------ TESTO DELL'ESERCIZIO
15. -La decisione da parte del Collegio è conforme alla proposta di definizione accelerata formulata ai sensi dell’art. 380 -bis cod. proc. civ.
La conformità è integrale: riguarda non solo l’esito del ricorso, inteso come dispositivo o formula terminativa della deliberazione, ma anche le ragioni che tale esito sostengono.
Anche nella proposta di definizione accelerata della Prima Presidente, infatti, l’inammissibilità del ricorso è prefigurata sul rilievo che tutti e due i motivi di ricorso si risolvono nella prospettazione di errori in procedendo incensurabili ai sensi dell’art. 111, ottavo comma, Cost., in quanto inerenti ai limiti interni della giurisdizione amministrativa.
16. -Avendo la Corte definito il giudizio in conformità alla proposta ex art. 380bis cod. proc. civ., trova applicazione la previsione di cui all’art. 96, terzo e quarto comma, cod. proc. civ., come testualmente previsto dal citato art. 380bis , ultimo comma (“Se entro il termine indicato al secondo comma la parte chiede la decisione, la Corte procede ai sensi dell’articolo 380bis .1 e quando definisce il giudizio in conformità alla proposta applica l’articolo 96, terzo e quarto comma”).
------------
------ SEZIONE DATI
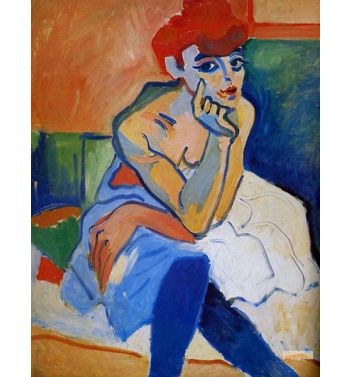 Woman In A Chemise, 1906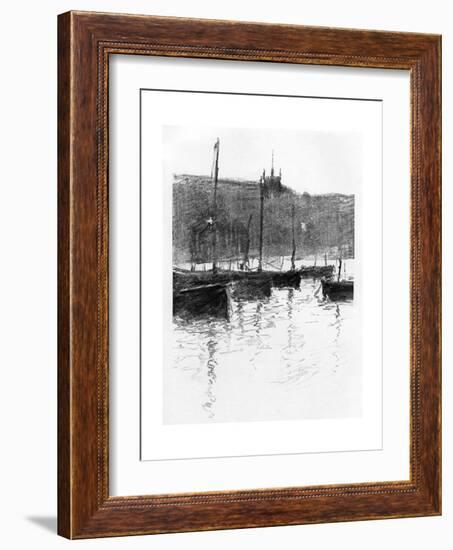 St Ives, Cornwall, 1898-Robert Norton Nance-Framed Giclee Print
------------
◆ DOMANDE DI STUDIO ◆
(1) Traduci in inglese questa frase del testo dell'esercizio: "La conformità è integrale: riguarda non solo l’esito del ricorso, inteso come dispositivo o formula terminativa della deliberazione, ma anche le ragioni che tale esito sostengono."
(2) Trascrivi dal testo dell'esercizio il passo che comincia con le parole "Anche nella proposta" e termina dopo le parole "della giurisdizione amministrativa.".
(3) Secondo il punto 16 del testo dell'esercizio, quale previsione trova applicazione quando la Corte definisce il giudizio in conformità alla proposta?
Il materiale non ha alcun legame con il testo dell'esercizio.

◆ RISPOSTE ATTESE ◆
(1) The conformity is complete: it concerns not only the outcome of the appeal, understood as the operative part or concluding formula of the decision, but also the reasons that support that outcome.

(2)
Anche nella proposta di definizione accelerata della Prima Presidente, infatti, l’inammissibilità del ricorso è prefigurata sul rilievo che tutti e due i motivi di ricorso si risolvono nella prospettazione di errori in procedendo incensurabili ai sensi dell’art. 111, ottavo comma, Cost., in quanto inerenti ai limiti interni della giurisdizione amministrativa.

(3) L'art. 96, terzo e quarto comma, cod. proc. civ.